───── Data provided
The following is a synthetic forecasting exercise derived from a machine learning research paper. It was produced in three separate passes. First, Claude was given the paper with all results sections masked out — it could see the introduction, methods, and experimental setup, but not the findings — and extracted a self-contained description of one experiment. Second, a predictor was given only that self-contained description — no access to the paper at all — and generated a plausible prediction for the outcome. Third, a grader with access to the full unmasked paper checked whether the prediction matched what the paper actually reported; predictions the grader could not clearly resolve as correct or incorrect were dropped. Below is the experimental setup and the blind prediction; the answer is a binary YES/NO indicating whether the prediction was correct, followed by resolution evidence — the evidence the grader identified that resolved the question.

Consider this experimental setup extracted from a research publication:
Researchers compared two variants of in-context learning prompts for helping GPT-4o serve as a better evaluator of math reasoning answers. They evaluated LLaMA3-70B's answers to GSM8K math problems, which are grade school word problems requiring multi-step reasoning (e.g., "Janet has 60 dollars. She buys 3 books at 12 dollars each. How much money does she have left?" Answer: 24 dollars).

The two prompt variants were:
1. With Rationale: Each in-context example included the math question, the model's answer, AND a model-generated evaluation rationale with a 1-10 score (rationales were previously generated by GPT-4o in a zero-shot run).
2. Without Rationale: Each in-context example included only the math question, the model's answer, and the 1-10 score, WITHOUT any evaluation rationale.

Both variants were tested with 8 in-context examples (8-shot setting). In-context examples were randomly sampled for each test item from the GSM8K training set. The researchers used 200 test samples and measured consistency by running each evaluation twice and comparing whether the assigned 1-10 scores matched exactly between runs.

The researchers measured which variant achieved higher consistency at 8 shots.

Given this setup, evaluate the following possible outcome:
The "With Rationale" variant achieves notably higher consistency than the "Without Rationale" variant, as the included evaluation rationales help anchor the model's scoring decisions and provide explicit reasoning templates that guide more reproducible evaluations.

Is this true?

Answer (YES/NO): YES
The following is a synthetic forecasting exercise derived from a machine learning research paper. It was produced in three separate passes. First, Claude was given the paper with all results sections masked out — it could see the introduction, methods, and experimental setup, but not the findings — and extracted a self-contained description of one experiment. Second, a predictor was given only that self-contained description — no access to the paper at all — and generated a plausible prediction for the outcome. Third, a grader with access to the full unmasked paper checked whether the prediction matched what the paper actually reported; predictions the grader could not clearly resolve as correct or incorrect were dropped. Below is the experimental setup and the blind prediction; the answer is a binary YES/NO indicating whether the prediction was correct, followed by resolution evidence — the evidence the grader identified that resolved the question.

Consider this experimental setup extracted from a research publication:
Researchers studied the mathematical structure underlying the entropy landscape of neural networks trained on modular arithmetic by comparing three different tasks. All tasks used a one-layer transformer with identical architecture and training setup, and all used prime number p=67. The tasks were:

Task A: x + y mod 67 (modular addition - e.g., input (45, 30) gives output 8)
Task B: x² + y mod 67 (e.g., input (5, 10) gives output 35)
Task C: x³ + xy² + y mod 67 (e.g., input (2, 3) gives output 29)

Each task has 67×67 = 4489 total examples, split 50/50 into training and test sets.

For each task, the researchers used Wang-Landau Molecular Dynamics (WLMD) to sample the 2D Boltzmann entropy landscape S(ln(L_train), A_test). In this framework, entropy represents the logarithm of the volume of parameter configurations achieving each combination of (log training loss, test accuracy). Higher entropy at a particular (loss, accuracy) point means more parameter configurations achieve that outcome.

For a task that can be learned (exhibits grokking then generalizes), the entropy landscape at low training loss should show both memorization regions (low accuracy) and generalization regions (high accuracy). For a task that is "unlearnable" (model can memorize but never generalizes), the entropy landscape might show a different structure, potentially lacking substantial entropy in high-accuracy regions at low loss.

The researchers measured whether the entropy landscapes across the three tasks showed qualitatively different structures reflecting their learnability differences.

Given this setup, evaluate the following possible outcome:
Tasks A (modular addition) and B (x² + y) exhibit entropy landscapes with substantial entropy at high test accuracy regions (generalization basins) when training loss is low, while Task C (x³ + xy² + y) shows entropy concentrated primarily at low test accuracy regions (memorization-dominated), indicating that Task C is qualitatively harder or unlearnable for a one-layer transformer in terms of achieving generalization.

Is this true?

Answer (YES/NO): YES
──────────
> _Your instructions_
Repeat the data. Keep every word the same.

> _Result of the exercise_
The following is a synthetic forecasting exercise derived from a machine learning research paper. It was produced in three separate passes. First, Claude was given the paper with all results sections masked out — it could see the introduction, methods, and experimental setup, but not the findings — and extracted a self-contained description of one experiment. Second, a predictor was given only that self-contained description — no access to the paper at all — and generated a plausible prediction for the outcome. Third, a grader with access to the full unmasked paper checked whether the prediction matched what the paper actually reported; predictions the grader could not clearly resolve as correct or incorrect were dropped. Below is the experimental setup and the blind prediction; the answer is a binary YES/NO indicating whether the prediction was correct, followed by resolution evidence — the evidence the grader identified that resolved the question.

Consider this experimental setup extracted from a research publication:
Researchers compared two variants of in-context learning prompts for helping GPT-4o serve as a better evaluator of math reasoning answers. They evaluated LLaMA3-70B's answers to GSM8K math problems, which are grade school word problems requiring multi-step reasoning (e.g., "Janet has 60 dollars. She buys 3 books at 12 dollars each. How much money does she have left?" Answer: 24 dollars).

The two prompt variants were:
1. With Rationale: Each in-context example included the math question, the model's answer, AND a model-generated evaluation rationale with a 1-10 score (rationales were previously generated by GPT-4o in a zero-shot run).
2. Without Rationale: Each in-context example included only the math question, the model's answer, and the 1-10 score, WITHOUT any evaluation rationale.

Both variants were tested with 8 in-context examples (8-shot setting). In-context examples were randomly sampled for each test item from the GSM8K training set. The researchers used 200 test samples and measured consistency by running each evaluation twice and comparing whether the assigned 1-10 scores matched exactly between runs.

The researchers measured which variant achieved higher consistency at 8 shots.

Given this setup, evaluate the following possible outcome:
The "With Rationale" variant achieves notably higher consistency than the "Without Rationale" variant, as the included evaluation rationales help anchor the model's scoring decisions and provide explicit reasoning templates that guide more reproducible evaluations.

Is this true?

Answer (YES/NO): YES
The following is a synthetic forecasting exercise derived from a machine learning research paper. It was produced in three separate passes. First, Claude was given the paper with all results sections masked out — it could see the introduction, methods, and experimental setup, but not the findings — and extracted a self-contained description of one experiment. Second, a predictor was given only that self-contained description — no access to the paper at all — and generated a plausible prediction for the outcome. Third, a grader with access to the full unmasked paper checked whether the prediction matched what the paper actually reported; predictions the grader could not clearly resolve as correct or incorrect were dropped. Below is the experimental setup and the blind prediction; the answer is a binary YES/NO indicating whether the prediction was correct, followed by resolution evidence — the evidence the grader identified that resolved the question.

Consider this experimental setup extracted from a research publication:
Researchers studied the mathematical structure underlying the entropy landscape of neural networks trained on modular arithmetic by comparing three different tasks. All tasks used a one-layer transformer with identical architecture and training setup, and all used prime number p=67. The tasks were:

Task A: x + y mod 67 (modular addition - e.g., input (45, 30) gives output 8)
Task B: x² + y mod 67 (e.g., input (5, 10) gives output 35)
Task C: x³ + xy² + y mod 67 (e.g., input (2, 3) gives output 29)

Each task has 67×67 = 4489 total examples, split 50/50 into training and test sets.

For each task, the researchers used Wang-Landau Molecular Dynamics (WLMD) to sample the 2D Boltzmann entropy landscape S(ln(L_train), A_test). In this framework, entropy represents the logarithm of the volume of parameter configurations achieving each combination of (log training loss, test accuracy). Higher entropy at a particular (loss, accuracy) point means more parameter configurations achieve that outcome.

For a task that can be learned (exhibits grokking then generalizes), the entropy landscape at low training loss should show both memorization regions (low accuracy) and generalization regions (high accuracy). For a task that is "unlearnable" (model can memorize but never generalizes), the entropy landscape might show a different structure, potentially lacking substantial entropy in high-accuracy regions at low loss.

The researchers measured whether the entropy landscapes across the three tasks showed qualitatively different structures reflecting their learnability differences.

Given this setup, evaluate the following possible outcome:
Tasks A (modular addition) and B (x² + y) exhibit entropy landscapes with substantial entropy at high test accuracy regions (generalization basins) when training loss is low, while Task C (x³ + xy² + y) shows entropy concentrated primarily at low test accuracy regions (memorization-dominated), indicating that Task C is qualitatively harder or unlearnable for a one-layer transformer in terms of achieving generalization.

Is this true?

Answer (YES/NO): YES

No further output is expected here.